*** MATERIAL FOR THIS EXERCISE ***

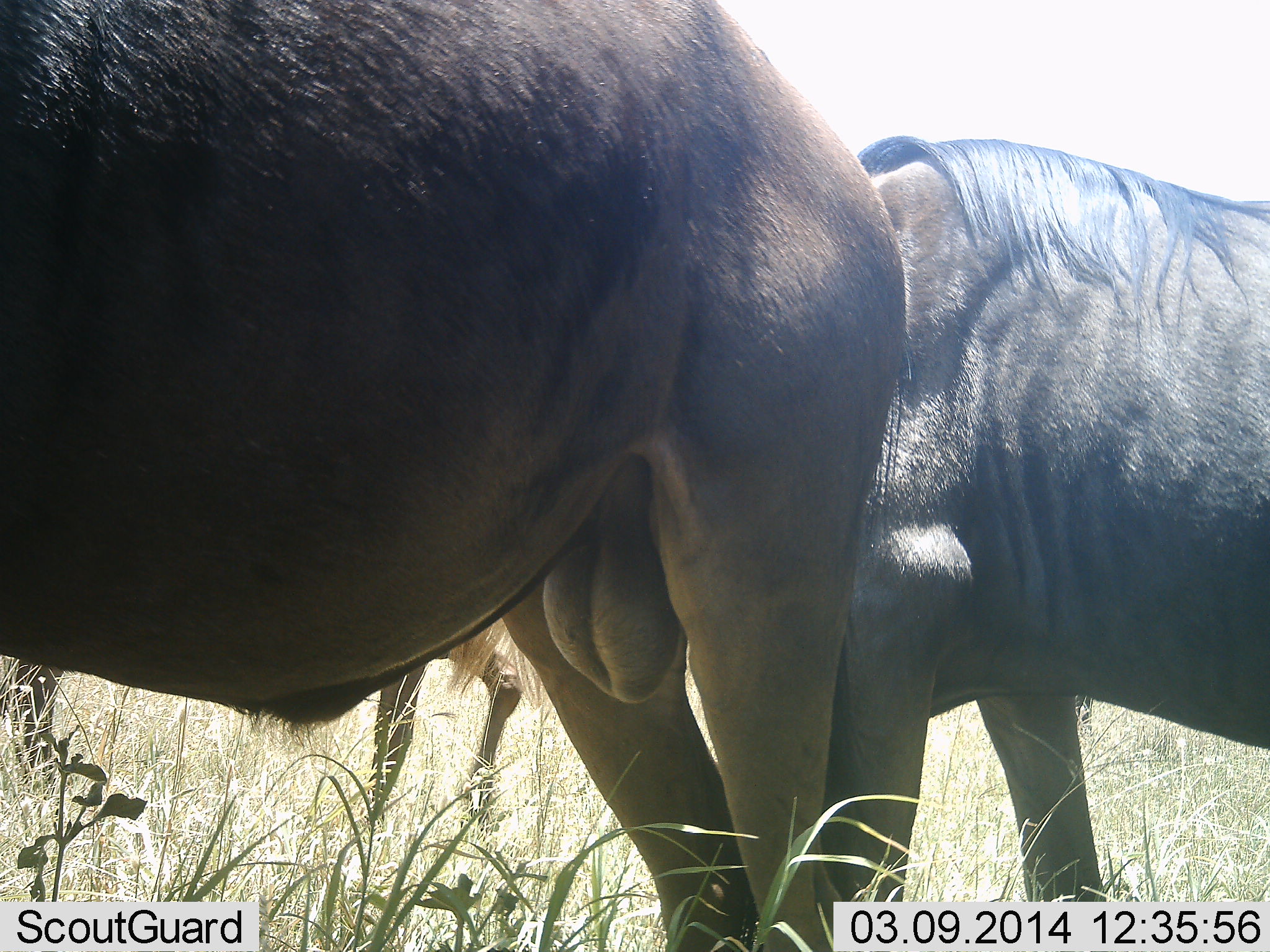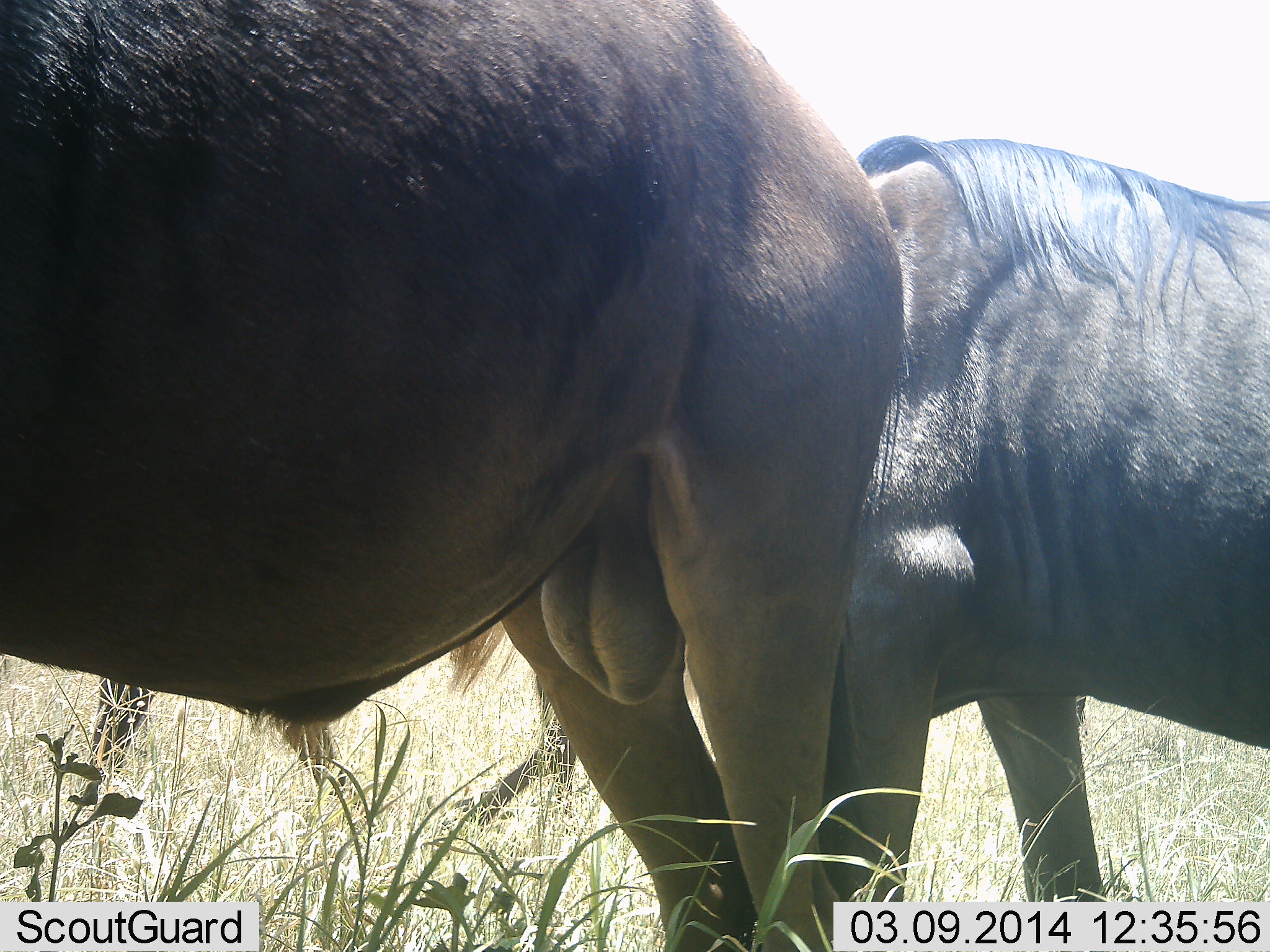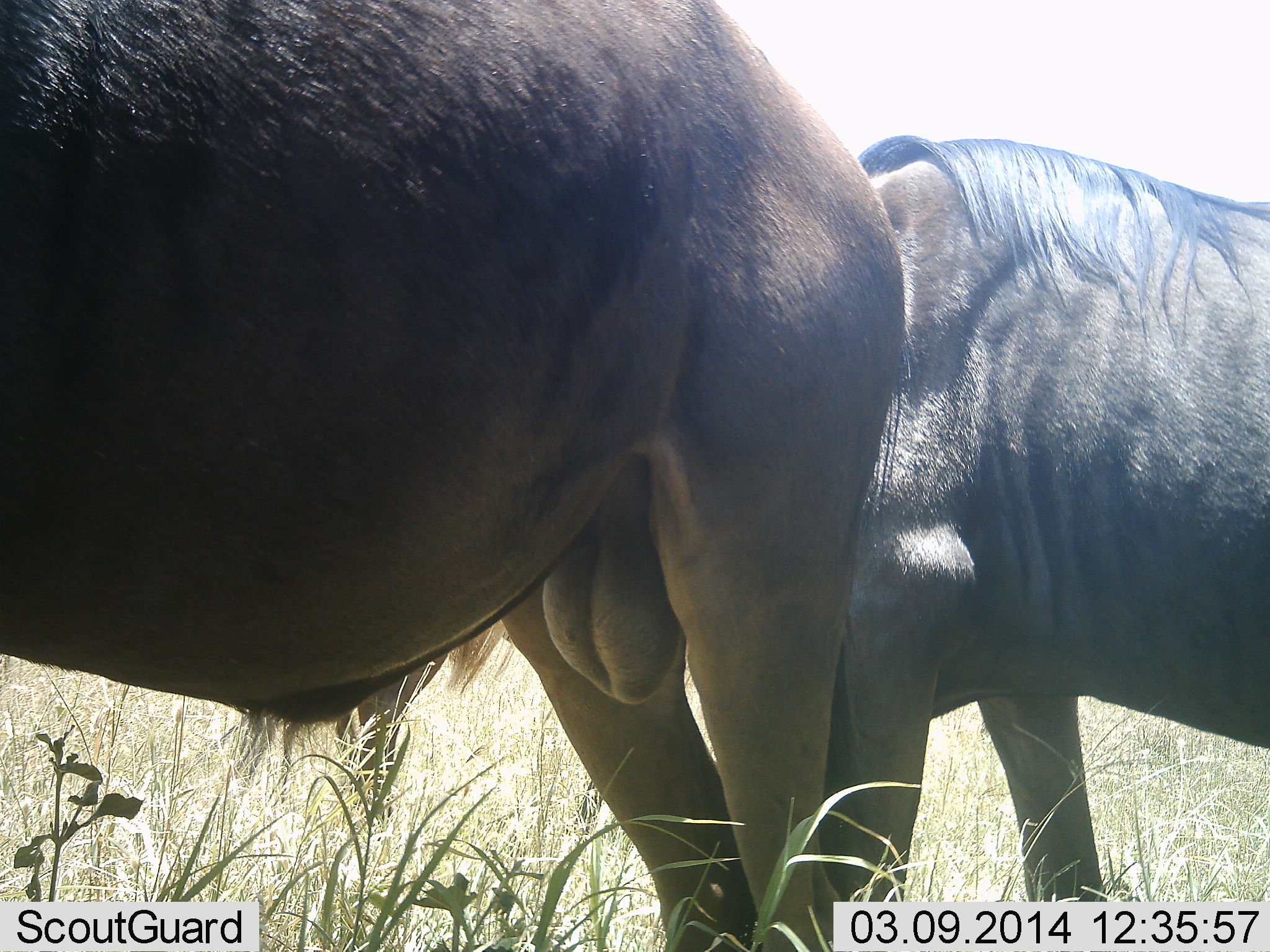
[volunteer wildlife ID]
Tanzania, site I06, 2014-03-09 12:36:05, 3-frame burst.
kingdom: Animalia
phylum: Chordata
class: Mammalia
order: Artiodactyla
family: Bovidae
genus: Connochaetes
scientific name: Connochaetes taurinus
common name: blue wildebeest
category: wildebeest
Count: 3.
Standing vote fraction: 90%.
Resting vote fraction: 0%.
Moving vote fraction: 40%.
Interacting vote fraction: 0%.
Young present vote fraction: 0%.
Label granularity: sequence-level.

*** End of MATERIAL FOR THIS EXERCISE ***

* _WHAT YOU ARE ASKED TO DO_
Please print each of the records word for word, keeping the pictures out.

* _OUTPUT OF THE TASK_
[volunteer wildlife ID]
Tanzania, site I06, 2014-03-09 12:36:05, 3-frame burst.
kingdom: Animalia
phylum: Chordata
class: Mammalia
order: Artiodactyla
family: Bovidae
genus: Connochaetes
scientific name: Connochaetes taurinus
common name: blue wildebeest
category: wildebeest
Count: 3.
Standing vote fraction: 90%.
Resting vote fraction: 0%.
Moving vote fraction: 40%.
Interacting vote fraction: 0%.
Young present vote fraction: 0%.
Label granularity: sequence-level.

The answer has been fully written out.